M.B. Stephenson May 15th, 2013

The myth surrounding the construction of the KXL Pipeline is that it will further fuel us in Oklahoma by providing energy independence and jobs.

However, this expansion project symbolizes that we are at a standstill, stuck in our habits and ways.

Regarding jobs, it is debatable whether the KXL Pipeline will create any lasting jobs. Cornell University has reported that it could destroy more jobs than it creates in the long-term. Regarding energy independence, this pipeline serves to export oil. We will not become any more energy-independent through this project.

The only thing the Keystone XL offers Oklahoma is the continued practice of abusing Oklahoma land, small farmers, workers and indigenous peoples in support of big business.

When we talk about past actions that shame our nation — for instance, violently taking and abusing indigenous people’s lands to construct our comforts — someone might say, “But that’s in the past. We need to move forward.”

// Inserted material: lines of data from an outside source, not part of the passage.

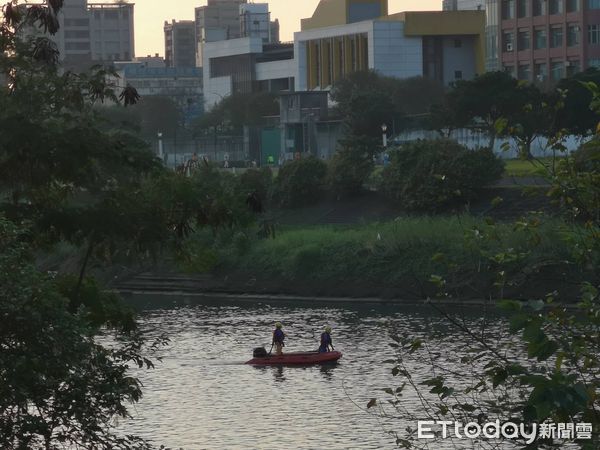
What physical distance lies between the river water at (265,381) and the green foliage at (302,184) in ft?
75.9

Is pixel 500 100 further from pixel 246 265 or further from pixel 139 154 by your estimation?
pixel 139 154

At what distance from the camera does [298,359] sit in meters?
54.8

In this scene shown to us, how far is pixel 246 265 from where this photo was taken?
87.1m

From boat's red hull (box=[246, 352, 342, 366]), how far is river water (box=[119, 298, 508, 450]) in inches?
13.0

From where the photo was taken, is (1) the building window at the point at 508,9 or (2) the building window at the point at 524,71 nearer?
(2) the building window at the point at 524,71

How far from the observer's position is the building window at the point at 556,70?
5458 inches

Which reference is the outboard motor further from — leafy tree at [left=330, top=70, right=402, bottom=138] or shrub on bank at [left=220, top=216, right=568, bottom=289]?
leafy tree at [left=330, top=70, right=402, bottom=138]

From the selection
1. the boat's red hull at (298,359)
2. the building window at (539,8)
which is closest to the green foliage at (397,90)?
the building window at (539,8)

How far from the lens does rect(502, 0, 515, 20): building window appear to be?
14625cm

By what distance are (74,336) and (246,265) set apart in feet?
227

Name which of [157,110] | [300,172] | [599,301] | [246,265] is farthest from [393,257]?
[157,110]

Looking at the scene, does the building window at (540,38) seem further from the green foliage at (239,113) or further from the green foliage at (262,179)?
the green foliage at (262,179)

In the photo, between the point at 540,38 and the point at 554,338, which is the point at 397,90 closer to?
the point at 540,38

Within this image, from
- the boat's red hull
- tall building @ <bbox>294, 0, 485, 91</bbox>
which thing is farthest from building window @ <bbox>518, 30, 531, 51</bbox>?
the boat's red hull
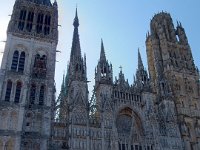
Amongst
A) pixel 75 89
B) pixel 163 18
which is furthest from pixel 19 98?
pixel 163 18

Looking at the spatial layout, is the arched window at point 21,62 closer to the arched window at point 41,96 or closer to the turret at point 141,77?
the arched window at point 41,96

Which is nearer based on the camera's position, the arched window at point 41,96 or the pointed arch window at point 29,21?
the arched window at point 41,96

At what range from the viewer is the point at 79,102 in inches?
1558

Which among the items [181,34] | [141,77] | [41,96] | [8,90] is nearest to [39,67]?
[41,96]

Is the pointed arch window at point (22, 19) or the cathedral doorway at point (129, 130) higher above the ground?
the pointed arch window at point (22, 19)

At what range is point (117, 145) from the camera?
3791 centimetres

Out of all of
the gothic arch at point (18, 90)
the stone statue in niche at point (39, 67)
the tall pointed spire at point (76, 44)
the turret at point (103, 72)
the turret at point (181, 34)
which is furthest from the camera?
the turret at point (181, 34)

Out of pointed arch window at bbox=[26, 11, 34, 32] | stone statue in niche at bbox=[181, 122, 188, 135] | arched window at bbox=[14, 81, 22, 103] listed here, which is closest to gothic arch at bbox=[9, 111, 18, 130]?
arched window at bbox=[14, 81, 22, 103]

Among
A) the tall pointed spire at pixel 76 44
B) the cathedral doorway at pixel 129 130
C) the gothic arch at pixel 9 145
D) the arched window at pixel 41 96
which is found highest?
Answer: the tall pointed spire at pixel 76 44

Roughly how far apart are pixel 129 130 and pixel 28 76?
49.3 ft

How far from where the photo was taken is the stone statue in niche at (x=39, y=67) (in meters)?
40.2

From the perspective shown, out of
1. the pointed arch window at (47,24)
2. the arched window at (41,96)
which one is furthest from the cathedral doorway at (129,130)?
the pointed arch window at (47,24)

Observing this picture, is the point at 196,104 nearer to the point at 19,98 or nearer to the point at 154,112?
the point at 154,112

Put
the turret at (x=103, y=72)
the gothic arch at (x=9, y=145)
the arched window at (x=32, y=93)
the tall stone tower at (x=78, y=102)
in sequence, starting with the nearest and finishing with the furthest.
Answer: the gothic arch at (x=9, y=145) < the tall stone tower at (x=78, y=102) < the arched window at (x=32, y=93) < the turret at (x=103, y=72)
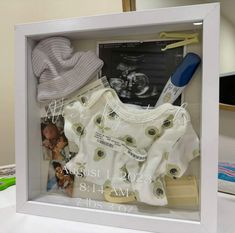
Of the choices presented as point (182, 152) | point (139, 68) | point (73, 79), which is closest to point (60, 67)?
point (73, 79)

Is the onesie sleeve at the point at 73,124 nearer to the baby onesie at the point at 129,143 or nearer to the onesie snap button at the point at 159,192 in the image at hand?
the baby onesie at the point at 129,143

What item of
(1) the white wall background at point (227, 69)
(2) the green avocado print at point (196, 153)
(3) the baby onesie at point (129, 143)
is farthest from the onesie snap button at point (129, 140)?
(1) the white wall background at point (227, 69)

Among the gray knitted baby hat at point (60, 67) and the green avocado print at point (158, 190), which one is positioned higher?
the gray knitted baby hat at point (60, 67)

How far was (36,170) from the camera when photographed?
548 millimetres

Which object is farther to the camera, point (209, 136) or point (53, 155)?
point (53, 155)

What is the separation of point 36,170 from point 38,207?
0.07 metres

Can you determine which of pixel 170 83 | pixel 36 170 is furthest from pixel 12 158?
pixel 170 83

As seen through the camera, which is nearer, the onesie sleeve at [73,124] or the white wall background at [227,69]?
the onesie sleeve at [73,124]

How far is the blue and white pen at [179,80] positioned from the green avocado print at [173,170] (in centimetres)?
11

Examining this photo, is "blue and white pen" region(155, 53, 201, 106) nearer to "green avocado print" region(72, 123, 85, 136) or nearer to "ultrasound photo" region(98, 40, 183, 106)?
"ultrasound photo" region(98, 40, 183, 106)

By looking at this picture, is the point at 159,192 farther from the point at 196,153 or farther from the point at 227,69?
the point at 227,69

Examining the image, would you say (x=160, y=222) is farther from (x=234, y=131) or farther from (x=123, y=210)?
(x=234, y=131)

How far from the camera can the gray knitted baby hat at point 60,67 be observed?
0.52m

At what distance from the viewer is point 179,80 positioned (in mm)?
473
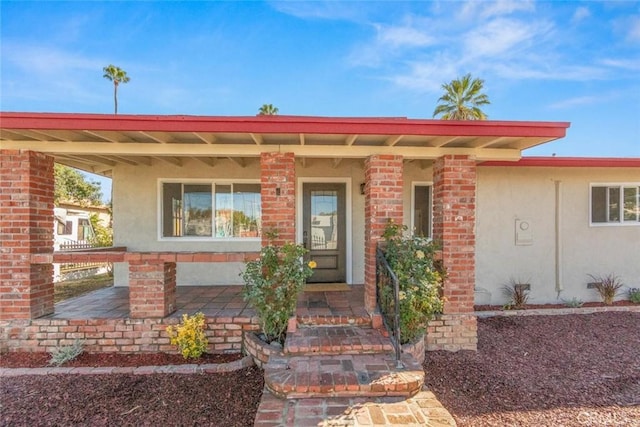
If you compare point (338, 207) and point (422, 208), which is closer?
point (338, 207)

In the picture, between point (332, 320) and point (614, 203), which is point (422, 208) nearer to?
point (332, 320)

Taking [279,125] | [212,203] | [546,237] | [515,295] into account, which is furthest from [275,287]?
[546,237]

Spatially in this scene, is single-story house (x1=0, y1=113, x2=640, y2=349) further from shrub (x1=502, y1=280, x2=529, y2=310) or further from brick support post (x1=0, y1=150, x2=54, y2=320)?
shrub (x1=502, y1=280, x2=529, y2=310)

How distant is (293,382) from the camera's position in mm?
2846

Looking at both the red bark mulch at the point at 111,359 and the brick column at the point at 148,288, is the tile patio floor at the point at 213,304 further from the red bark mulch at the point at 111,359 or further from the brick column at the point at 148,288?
the red bark mulch at the point at 111,359

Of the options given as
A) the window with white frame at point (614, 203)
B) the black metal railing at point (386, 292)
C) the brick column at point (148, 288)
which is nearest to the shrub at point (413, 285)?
the black metal railing at point (386, 292)

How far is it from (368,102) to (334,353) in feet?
53.2

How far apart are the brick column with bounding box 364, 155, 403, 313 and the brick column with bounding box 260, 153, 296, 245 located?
3.45 ft

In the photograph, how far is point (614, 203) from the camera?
6625 mm

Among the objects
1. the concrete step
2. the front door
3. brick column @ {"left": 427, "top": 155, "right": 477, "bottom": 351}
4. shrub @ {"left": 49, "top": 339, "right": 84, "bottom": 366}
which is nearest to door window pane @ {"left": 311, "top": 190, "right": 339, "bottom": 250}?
the front door

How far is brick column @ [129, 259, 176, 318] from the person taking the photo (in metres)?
4.08

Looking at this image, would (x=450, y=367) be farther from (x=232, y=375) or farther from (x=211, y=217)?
(x=211, y=217)

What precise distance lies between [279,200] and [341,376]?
222 centimetres

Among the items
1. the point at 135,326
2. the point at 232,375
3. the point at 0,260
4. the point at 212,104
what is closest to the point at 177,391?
the point at 232,375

When we reflect on our history, we ask, “What about the under-represented peoples that were here before us?” They are not mentioned because they were not considered. It was cruel on the part of those with power; it was naive on the part of the majority.

The majority accepted comfort without acknowledging the discomfort it caused others and the earth. Today, the majority is carrying on the tradition of failing to consider where our comforts come from. We are ignoring the impact of the Keystone XL on small farmers, indigenous peoples, the land and our futures.

We cannot change the past; however, we can change the present and impact the future. By embarking on projects like the Keystone XL on land made available through genocide, forced relocations, broken treaties and cultural assimilation, we are continuing the practice of disregarding and disrespecting indigenous people’s voices and presence.